Other Quotation Conventions. The convention of using |[...]| and ~ as quotation and anti-quotation delimiters is inspired by the notation used in texts about semantics. It really depends on the application, the languages involved, and the audience what kind of delimiters are most appropriate.

The following notation was inspired by active web pages is developed. For instance, the following quotation %>...<% and antiquotation <%...%> delimiters are defined for use of XML in Stratego programs:

context-free syntax
  "%>" Content "<%" -> StrategoTerm {cons("ToTerm"),prefer}
  "<%=" StrategoTerm     "%>" -> Content {cons("FromTerm")}
  "<%"  StrategoStrategy "%>" -> Content {cons("FromApp")}

Desugaring Patterns. Some meta-programs first desugar a program before transforming it further. This reduces the number of constructs and shapes a program can have. For example, the Tiger binary operators are desugared to prefix form:

DefTimes : |[ e1 * e2 ]|  -> |[ *(e1, e2) ]|
DefPlus  : |[ e1 + e2 ]|  -> |[ +(e1, e2) ]|

or in abstract syntax

DefPlus : Plus(e1, e2) -> BinOp(PLUS, e1, e2)

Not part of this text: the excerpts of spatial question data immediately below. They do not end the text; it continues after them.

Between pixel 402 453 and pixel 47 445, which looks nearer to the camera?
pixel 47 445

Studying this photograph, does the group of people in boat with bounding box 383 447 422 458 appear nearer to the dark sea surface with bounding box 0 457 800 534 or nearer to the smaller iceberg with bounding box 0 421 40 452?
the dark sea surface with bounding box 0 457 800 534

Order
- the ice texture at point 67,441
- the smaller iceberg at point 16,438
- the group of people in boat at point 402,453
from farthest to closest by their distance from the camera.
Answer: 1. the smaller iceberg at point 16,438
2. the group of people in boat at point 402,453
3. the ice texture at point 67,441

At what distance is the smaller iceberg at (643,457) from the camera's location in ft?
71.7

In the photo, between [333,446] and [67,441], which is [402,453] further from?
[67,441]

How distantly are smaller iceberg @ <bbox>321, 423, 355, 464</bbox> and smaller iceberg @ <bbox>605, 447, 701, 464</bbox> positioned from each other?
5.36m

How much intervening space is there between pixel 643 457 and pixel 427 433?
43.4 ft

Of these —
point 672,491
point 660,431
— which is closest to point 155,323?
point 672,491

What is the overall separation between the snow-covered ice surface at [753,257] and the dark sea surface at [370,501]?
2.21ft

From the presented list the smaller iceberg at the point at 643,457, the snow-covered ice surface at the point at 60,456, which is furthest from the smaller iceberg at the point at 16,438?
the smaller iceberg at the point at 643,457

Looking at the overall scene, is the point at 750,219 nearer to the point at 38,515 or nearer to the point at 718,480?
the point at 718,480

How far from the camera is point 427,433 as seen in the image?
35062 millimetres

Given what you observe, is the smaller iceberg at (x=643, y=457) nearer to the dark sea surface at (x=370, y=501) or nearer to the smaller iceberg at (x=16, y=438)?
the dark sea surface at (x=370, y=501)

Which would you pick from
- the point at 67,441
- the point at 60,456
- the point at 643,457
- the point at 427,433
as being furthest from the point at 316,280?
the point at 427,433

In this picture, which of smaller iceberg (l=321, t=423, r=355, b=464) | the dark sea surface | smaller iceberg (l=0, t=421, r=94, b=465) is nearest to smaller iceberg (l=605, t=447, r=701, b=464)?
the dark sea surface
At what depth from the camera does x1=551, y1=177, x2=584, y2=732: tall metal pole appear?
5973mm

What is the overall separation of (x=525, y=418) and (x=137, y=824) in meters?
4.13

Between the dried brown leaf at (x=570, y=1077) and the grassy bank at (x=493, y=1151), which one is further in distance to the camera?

This makes it easy to write generic transformations for binary operators. However, all subsequent transformations on binary operators should then be done on these prefix forms, instead of on the usual infix form. However, users/meta-programmers think in terms of the infix operators and would like to write rules such as

Simplify : |[ e + 0 ]| -> |[ e ]|

However, this rule will not match since the term to which it is applied has been desugared. Thus, it might be desirable to desugar embedded abstract syntax with the same rules with which programs are desugared. This phenomenon occurs in many forms ranging from removing parentheses and generalizing binary operators as above, to decorating abstract syntax trees with information resulting from static analysis such as type checking.

We have seen how the use of concrete object syntax can make the definition of transformation rules more readable.